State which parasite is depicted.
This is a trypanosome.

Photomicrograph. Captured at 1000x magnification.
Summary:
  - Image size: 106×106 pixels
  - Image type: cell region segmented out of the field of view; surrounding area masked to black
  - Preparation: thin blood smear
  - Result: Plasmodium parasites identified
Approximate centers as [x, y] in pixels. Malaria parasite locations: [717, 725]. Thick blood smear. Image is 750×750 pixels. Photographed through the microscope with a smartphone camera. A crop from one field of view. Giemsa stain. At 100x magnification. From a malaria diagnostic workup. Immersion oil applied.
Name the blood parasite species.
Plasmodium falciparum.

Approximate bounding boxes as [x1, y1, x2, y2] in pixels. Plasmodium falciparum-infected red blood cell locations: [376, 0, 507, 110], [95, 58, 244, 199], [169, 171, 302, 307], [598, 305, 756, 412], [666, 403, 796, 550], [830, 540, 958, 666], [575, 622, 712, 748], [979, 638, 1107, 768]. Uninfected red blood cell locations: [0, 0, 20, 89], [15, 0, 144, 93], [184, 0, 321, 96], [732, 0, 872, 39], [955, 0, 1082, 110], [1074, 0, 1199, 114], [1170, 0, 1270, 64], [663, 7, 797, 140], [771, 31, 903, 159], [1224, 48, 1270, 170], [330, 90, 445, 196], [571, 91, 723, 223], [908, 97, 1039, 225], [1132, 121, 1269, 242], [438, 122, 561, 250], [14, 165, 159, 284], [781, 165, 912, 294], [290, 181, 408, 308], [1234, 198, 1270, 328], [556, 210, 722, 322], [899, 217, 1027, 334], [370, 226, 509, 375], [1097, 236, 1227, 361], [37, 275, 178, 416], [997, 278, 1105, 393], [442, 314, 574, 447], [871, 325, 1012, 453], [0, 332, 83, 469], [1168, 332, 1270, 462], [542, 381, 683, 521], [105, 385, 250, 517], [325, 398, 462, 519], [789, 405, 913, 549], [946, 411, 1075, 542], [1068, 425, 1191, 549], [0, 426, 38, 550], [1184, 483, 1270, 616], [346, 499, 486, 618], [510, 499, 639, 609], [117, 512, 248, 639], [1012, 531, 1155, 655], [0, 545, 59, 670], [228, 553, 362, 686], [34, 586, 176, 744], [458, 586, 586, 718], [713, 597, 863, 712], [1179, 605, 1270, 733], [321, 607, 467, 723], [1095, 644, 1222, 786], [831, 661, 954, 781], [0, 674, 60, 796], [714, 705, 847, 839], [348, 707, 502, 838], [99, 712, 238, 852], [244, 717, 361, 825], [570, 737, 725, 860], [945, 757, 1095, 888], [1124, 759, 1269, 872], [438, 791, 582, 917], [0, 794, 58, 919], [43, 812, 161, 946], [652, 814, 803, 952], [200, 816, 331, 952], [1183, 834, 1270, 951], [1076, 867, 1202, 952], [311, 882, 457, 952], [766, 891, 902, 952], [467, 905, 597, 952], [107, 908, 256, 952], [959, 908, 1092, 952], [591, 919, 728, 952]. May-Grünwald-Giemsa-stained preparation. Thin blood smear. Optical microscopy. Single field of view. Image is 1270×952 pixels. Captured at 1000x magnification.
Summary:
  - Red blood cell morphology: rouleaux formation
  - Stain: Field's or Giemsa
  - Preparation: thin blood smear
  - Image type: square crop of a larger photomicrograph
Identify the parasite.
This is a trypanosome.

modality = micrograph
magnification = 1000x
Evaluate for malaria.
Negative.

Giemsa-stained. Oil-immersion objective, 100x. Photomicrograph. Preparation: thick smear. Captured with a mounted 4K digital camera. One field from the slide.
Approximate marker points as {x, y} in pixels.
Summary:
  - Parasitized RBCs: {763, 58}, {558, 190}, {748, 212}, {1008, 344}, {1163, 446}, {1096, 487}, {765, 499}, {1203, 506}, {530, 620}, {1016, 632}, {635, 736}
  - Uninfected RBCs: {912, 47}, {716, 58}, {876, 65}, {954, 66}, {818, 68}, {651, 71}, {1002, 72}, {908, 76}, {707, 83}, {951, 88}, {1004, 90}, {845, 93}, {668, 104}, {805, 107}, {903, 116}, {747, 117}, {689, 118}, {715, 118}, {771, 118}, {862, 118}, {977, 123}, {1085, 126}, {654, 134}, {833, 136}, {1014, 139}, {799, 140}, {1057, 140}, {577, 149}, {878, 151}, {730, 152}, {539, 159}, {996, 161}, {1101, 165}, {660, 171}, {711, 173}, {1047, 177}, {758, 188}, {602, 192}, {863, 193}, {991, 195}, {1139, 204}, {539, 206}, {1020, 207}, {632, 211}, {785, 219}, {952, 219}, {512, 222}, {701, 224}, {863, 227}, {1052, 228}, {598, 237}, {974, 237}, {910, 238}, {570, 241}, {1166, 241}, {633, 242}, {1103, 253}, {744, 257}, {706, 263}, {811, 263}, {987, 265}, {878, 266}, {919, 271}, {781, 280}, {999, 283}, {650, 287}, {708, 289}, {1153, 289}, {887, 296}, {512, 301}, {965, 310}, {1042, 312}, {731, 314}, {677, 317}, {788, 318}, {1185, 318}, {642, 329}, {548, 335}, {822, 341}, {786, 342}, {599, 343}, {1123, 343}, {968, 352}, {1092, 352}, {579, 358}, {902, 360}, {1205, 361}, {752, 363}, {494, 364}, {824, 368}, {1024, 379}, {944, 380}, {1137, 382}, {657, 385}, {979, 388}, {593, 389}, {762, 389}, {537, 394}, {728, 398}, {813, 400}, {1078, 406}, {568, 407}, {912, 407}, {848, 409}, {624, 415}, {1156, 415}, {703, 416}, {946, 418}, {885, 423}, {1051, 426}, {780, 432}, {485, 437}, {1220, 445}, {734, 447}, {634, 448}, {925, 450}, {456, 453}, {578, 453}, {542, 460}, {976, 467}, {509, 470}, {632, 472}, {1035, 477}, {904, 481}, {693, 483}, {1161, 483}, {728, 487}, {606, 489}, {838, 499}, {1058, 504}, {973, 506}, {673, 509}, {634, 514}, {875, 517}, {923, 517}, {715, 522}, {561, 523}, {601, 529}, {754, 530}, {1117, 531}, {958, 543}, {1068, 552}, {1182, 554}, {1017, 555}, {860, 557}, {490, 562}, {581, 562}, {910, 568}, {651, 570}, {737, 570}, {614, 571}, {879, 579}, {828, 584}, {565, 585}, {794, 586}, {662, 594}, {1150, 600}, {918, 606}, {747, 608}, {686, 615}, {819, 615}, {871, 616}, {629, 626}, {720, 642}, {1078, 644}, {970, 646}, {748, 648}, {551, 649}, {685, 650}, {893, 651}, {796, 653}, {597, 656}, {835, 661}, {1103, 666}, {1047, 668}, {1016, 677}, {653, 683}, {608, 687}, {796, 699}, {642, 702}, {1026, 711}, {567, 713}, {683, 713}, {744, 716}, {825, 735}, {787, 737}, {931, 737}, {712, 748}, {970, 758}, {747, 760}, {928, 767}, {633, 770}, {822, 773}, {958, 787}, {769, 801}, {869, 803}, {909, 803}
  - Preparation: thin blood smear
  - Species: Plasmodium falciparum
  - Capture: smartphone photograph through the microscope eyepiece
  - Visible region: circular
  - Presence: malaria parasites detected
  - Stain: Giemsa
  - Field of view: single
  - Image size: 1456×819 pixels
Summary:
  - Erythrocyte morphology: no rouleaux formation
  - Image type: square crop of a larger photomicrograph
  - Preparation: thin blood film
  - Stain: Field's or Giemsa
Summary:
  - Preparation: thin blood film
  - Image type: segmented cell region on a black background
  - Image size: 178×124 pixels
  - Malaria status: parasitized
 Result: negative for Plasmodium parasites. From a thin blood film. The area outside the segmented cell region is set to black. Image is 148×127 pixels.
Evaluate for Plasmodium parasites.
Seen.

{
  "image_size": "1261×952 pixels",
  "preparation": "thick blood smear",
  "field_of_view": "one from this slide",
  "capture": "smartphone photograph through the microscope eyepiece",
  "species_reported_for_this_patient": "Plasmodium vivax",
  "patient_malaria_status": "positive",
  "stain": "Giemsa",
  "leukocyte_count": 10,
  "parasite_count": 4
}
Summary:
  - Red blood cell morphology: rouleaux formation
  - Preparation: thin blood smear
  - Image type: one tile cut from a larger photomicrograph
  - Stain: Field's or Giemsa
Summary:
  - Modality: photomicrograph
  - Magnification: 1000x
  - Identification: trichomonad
* * *
WHAT YOU ARE ASKED TO DO — Please, from the material above, copy only the lines from the line with "- Result: Plasmodium parasites identified" up to and including the line with "Name the blood parasite species.", exactly as written.

SOLUTION —
  - Result: Plasmodium parasites identified
Approximate centers as [x, y] in pixels. Malaria parasite locations: [717, 725]. Thick blood smear. Image is 750×750 pixels. Photographed through the microscope with a smartphone camera. A crop from one field of view. Giemsa stain. At 100x magnification. From a malaria diagnostic workup. Immersion oil applied.
Name the blood parasite species.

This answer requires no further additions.